──────── EXTRAIT RETENU ────────

Vu la procédure suivante :
M. A... B... a demandé au juge des référés du tribunal administratif de Châlons-en-Champagne, sur le fondement de l'article R. 531-1 du code de justice administrative, de désigner un expert pour constater la superficie de son logement et déterminer si ce dernier est conforme ou non à la réglementation sanitaire applicable. Par une ordonnance n° 2201118 du 13 juin 2022, le juge des référés du tribunal administratif a rejeté sa demande.
Par une ordonnance n° 22NC01533 du 14 novembre 2022, la présidente de la cour administrative d'appel de Nancy a, sur le fondement de l'article R. 222-1 du code de justice administrative, rejeté l'appel formé par M. B... contre cette ordonnance.
Par un pourvoi sommaire et un mémoire complémentaire, enregistrés le 17 novembre 2022 et le 2 mai 2023 au secrétariat du contentieux du Conseil d'Etat, M. B... demande au Conseil d'Etat :
1°) d'annuler cette ordonnance ;
2°) de mettre à la charge de la caisse d'allocations familiales de la Haute-Marne et du département de la Haute-Marne la somme de 1 500 euros chacun à verser à la SCP Bouzidi, Bouhanna, son avocat, au titre des articles L. 761-1 du code de justice administrative et 37 de la loi du 10 juillet 1991.
Vu les autres pièces du dossier ;
Vu :
- la loi n° 91-647 du 10 juillet 1991 ;
- le décret n° 2020-1717 du 28 décembre 2020 ;
- le code de justice administrative ;
Après avoir entendu en séance publique :
- le rapport de Mme Sylvie Pellissier, conseillère d'Etat,
- les conclusions de M. Maxime Boutron, rapporteur public ;
La parole ayant été donnée, après les conclusions, à la SCP Bouzidi, Bouhanna, avocat de M. B..., à la SCP Boré, Salve de Bruneton, Mégret, avocat de la caisse d'allocations familiales de la Haute-Marne et à la SCP Foussard, Froger, avocat du département de la Haute-Marne ;
Considérant ce qui suit :
1. M. B... se pourvoit en cassation contre l'ordonnance du 14 novembre 2022 par laquelle la présidente de la cour administrative d'appel de Nancy a rejeté pour irrecevabilité manifeste, sur le fondement du 4° de l'article R. 222-1 du code de justice administrative, l'appel qu'il avait formé contre l'ordonnance du juge des référés du tribunal administratif de Châlons-en-Champagne du 13 juin 2022 rejetant sa demande, présentée sur le fondement de l'article R. 531-1 du code de justice administrative, tendant à la désignation d'un expert pour constater la superficie de son logement et déterminer si ce dernier est conforme ou non à la réglementation sanitaire applicable.

────────

▶ CONSIGNES
(A) Répondez à ces questions sur la décision du Conseil d'Etat :
(i) Quelle est la date de l'ordonnance du juge des référés du tribunal administratif de Châlons-en-Champagne ?
(ii) Quelle somme M. B... demande-t-il de mettre à la charge de la caisse d'allocations familiales de la Haute-Marne et du département de la Haute-Marne, chacun ?
(iii) Qui a présenté les conclusions en qualité de rapporteur public ?
(B) Reprenez la décision du Conseil d'Etat sur le logement de M. B... à la suite de son dernier paragraphe, en rédigeant le point 2.
Les lignes plus bas proviennent d'une autre source.

──────── DONNÉES FOURNIES ────────

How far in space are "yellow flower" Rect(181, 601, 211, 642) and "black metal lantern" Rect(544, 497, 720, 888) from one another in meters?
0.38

────────

▶ RÉPONSES
(A)
(i) Le 13 juin 2022.
(ii) 1 500 euros chacun.
(iii) M. Maxime Boutron.

(B)
Sur le cadre du litige :
2. En premier lieu, aux termes du premier alinéa de l'article R. 531-1 du code de justice administrative : " S'il n'est rien demandé de plus que la constatation de faits, le juge des référés peut, sur simple requête qui peut être présentée sans ministère d'avocat et même en l'absence d'une décision administrative préalable, désigner un expert pour constater sans délai les faits qui seraient susceptibles de donner lieu à un litige devant la juridiction. Il peut, à cet effet, désigner une personne figurant sur l'un des tableaux établis en application de l'article R. 221-9. Il peut, le cas échéant, désigner toute autre personne de son choix ". En vertu de l'article R. 533-1 du code de justice administrative, l'ordonnance rendue en application des dispositions de l'article R. 531-1 est susceptible d'appel devant la cour administrative d'appel dans la quinzaine de sa notification. Dans ce cas, le président de la cour ou le magistrat désigné par lui dispose, en vertu du premier alinéa de l'article R. 533-3, des pouvoirs prévus à l'article R. 531-1. En vertu du second alinéa de l'article R. 533-3, l'ordonnance rendue par le président de la cour ou par le magistrat désigné par lui est susceptible de recours en cassation dans la quinzaine de sa notification.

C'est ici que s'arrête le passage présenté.